▶ Excerpted text
>>>

On Thursday, Griffin gave a 20-minute news conference following the Washington Redskins' OTA that was supposed to clear up the lingering confusion about those harried moments in the team's playoff loss to the Seattle Seahawks when a sprained right knee became a torn ACL and LCL. But instead of answers came more questions.

One example was this response to a direct question about whether he was happy with the way Redskins coach Mike Shanahan used him last season.

"I was happy with the wins that we had, the way we came out into the season and the adversity we faced being 3-6 and then 10-6, going to the playoffs and win the division," Griffin said. "Now it's about continuing to make that relationship grow – together so we can sprout into a nice beautiful tree."

But what about the coaches? Did he have a problem with how they used him?

Robert Griffin III alluded to differences with Mike Shanahan. (USA TODAY Sports)
Robert Griffin III alluded to differences with Mike Shanahan. (USA TODAY Sports)

"I didn't have a problem," he said then quickly looked down.

After four months of dissecting blame for Griffin's damaged leg, it's still hard to know who Griffin believes is responsible for the torn ligaments in his knee. He referred to a meeting with Shanahan in which he and the coach " hashed everything out" and said, "We are moving forward from that." But he was never specific about what was "hashed out" and the phrase "moving forward" hinted at a greater dissatisfaction.

It is almost as if Griffin is quietly signaling he wished Shanahan would have saved him from himself and pulled him from the Seattle game. Otherwise, why didn't Griffin run away from comments made by his father Robert Jr., who said he hopes his son will run less and throw more next season and that he would have pulled his son from the playoff game at the first sign his leg wasn't right – two quarters before the knee finally gave.

Instead Griffin said "I don't have my parents on a leash." Then he went on to say that the only thing he told his father was "thank you because that's what he's supposed to say as my father." Later RG3 added "I was just proud of the fact he stood up and said something."

Few players and coaches in the NFL need each other as much as Griffin and Shanahan. Given the way RG3 has torn his knee apart twice in three years and already has missed all or parts of four professional games, he must get the most of these next couple years in case it is all the career he has. For Shanahan, Griffin is his best chance at the Hall of Fame, perhaps his last John Elway who can take him to that elusive third Super Bowl.

<<<

▶ Given problem 1
Rename "paved ground" to "asphalt" in the part of the records that opens with the line containing "Can you tell" and closes at the end of the records. Give that part again with everything else unchanged.

▶ Record list
>>>

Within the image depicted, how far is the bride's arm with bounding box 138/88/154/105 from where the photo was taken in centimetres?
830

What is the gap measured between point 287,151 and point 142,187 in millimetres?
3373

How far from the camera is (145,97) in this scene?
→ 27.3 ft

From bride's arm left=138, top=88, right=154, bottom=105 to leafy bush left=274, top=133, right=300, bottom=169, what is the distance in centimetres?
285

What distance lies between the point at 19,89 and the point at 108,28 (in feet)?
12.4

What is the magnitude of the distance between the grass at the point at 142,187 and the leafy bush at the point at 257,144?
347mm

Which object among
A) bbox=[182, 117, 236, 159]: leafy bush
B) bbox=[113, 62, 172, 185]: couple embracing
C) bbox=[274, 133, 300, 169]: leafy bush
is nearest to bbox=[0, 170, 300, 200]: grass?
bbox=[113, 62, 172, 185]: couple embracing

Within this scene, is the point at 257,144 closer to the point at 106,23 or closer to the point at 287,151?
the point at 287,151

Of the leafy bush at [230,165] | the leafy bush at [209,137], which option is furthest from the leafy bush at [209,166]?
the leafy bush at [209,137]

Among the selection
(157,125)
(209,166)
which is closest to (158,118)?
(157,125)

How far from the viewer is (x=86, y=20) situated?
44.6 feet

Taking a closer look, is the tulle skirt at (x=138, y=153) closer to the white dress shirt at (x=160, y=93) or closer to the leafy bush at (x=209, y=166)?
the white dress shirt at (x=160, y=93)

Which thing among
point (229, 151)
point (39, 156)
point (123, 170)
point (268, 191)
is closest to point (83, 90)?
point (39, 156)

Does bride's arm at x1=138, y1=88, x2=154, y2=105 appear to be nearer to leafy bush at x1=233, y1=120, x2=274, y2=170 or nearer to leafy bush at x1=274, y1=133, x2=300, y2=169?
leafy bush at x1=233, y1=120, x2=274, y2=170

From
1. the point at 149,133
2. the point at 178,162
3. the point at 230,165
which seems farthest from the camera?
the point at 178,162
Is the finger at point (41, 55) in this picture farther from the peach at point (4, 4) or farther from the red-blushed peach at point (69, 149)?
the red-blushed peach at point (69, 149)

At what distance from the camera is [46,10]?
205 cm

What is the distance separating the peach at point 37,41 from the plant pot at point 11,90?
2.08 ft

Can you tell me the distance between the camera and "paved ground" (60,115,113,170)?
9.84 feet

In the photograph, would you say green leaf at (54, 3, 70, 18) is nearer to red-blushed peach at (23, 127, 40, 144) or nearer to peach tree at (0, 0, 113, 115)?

<<<

▶ Given problem 2
Answer these from the article on Robert Griffin III:
(a) Which team beat the Redskins in the playoff game?
(b) What did Griffin say he does not have his parents on?
(c) How many professional games has Griffin already missed all or parts of?

▶ Reply 1
Can you tell me the distance between the camera and "asphalt" (60,115,113,170)?
9.84 feet

In the photograph, would you say green leaf at (54, 3, 70, 18) is nearer to red-blushed peach at (23, 127, 40, 144) or nearer to peach tree at (0, 0, 113, 115)?

▶ Reply 2
(a) The Seattle Seahawks
(b) A leash
(c) Four